The main reason I’m considering not going forward is that I just don’t think I have the time to prepare. I’m studying abroad right now. By the end of the semester I should earn 16 credits taking four classes at a university where the average student takes 5-6. Even with this “light” workload I’m still struggling. At home I wasn’t doing very well either. Despite excelling in high school, I finished my first semester of college with a 2.5 GPA. It’s slowly climbed every semester, but only to the 2.85 where it sat at the start of this (my final) school year. There are lot of explanations for my performance, ranging from health issues, working part time, and a general lack of college readiness common in many other inner city high school graduates I’ve spoken to. Regardless, I should have done better.
At the moment, it seems like studying abroad might kill whatever momentum I’d been building up academically. There was some unexpected difficulty in proving that I had the necessary prereqs for two of my courses. I made sure to attend the lectures anyway since I was still able to look up when and where they take place, but I wasn’t able to submit homework due to not being officially registered for the courses. There was one day where I missed most of my classes because I spent ~8 hours at the hospital receiving treatment for my illness. I got a 2/12 on an assignment worth 10% of my grade in my compiler course. The same class also gave us one programming assignment so far and I’m pretty sure I fucked that one up pretty badly too. I failed a midterm in another class this past week. Haven’t actually seen the grades yet on those last two, but I can feel it. Transitioning has been tough. Unlike in the US where most professors list open office hours, every professor I have here requires an appointment to meet with them. I guess this shouldn’t really be a problem, but I can’t help but feeling like I’m wasting an appointment slot when I walk in without a specific question, but just a general state of confusion. I've cut back on forum time pretty heavily. Only reason I'm posting here right now is because recess week just started. I'll probably spend most of the time reviewing and hopefully reading ahead in a couple of my classes.
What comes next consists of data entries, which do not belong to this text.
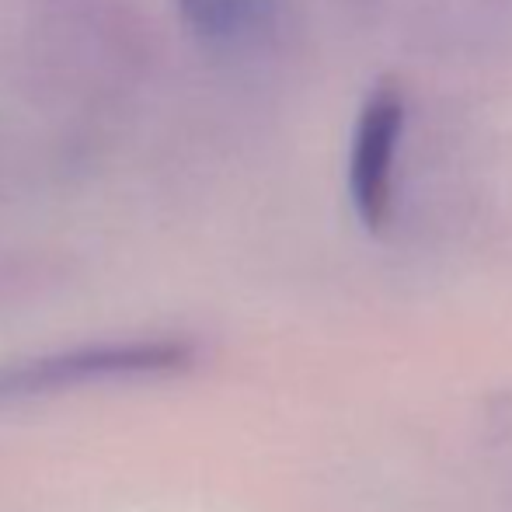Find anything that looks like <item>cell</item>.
<instances>
[{
  "label": "cell",
  "mask_w": 512,
  "mask_h": 512,
  "mask_svg": "<svg viewBox=\"0 0 512 512\" xmlns=\"http://www.w3.org/2000/svg\"><path fill=\"white\" fill-rule=\"evenodd\" d=\"M189 363L192 349L182 342L88 345V349L28 359L18 366H0V401L70 391V387L84 384H112V380L171 377V373H182Z\"/></svg>",
  "instance_id": "6da1fadb"
},
{
  "label": "cell",
  "mask_w": 512,
  "mask_h": 512,
  "mask_svg": "<svg viewBox=\"0 0 512 512\" xmlns=\"http://www.w3.org/2000/svg\"><path fill=\"white\" fill-rule=\"evenodd\" d=\"M408 129L405 88L391 77L377 81L363 95L349 140V203L366 230H384L394 206V164Z\"/></svg>",
  "instance_id": "7a4b0ae2"
},
{
  "label": "cell",
  "mask_w": 512,
  "mask_h": 512,
  "mask_svg": "<svg viewBox=\"0 0 512 512\" xmlns=\"http://www.w3.org/2000/svg\"><path fill=\"white\" fill-rule=\"evenodd\" d=\"M182 14L199 39L213 46H244L269 32L279 0H182Z\"/></svg>",
  "instance_id": "3957f363"
},
{
  "label": "cell",
  "mask_w": 512,
  "mask_h": 512,
  "mask_svg": "<svg viewBox=\"0 0 512 512\" xmlns=\"http://www.w3.org/2000/svg\"><path fill=\"white\" fill-rule=\"evenodd\" d=\"M488 436H492V453H495V467L502 471V485L512 495V394H506L492 408Z\"/></svg>",
  "instance_id": "277c9868"
}]
</instances>
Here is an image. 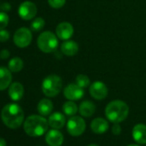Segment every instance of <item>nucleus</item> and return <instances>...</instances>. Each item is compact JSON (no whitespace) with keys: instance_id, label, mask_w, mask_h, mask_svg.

Prepping for the Google interview(s) is going to be sort of like its own class. I’m worried that by contorting myself to meet their rigid demands, I’ll only be further hurting my GPA. It doesn’t seem worth it since even people with PhDs have somewhere around a 1% chance of getting the job. After devoting the time and effort to it, I probably still won’t be working at Google and I’m expecting to have a worse chance finding a position elsewhere since some places I’ve talked to so far are a lot more GPA conscious. If I don’t do the phone interview though, I’m worried I’ll have that nagging question of “what if?” years down the line.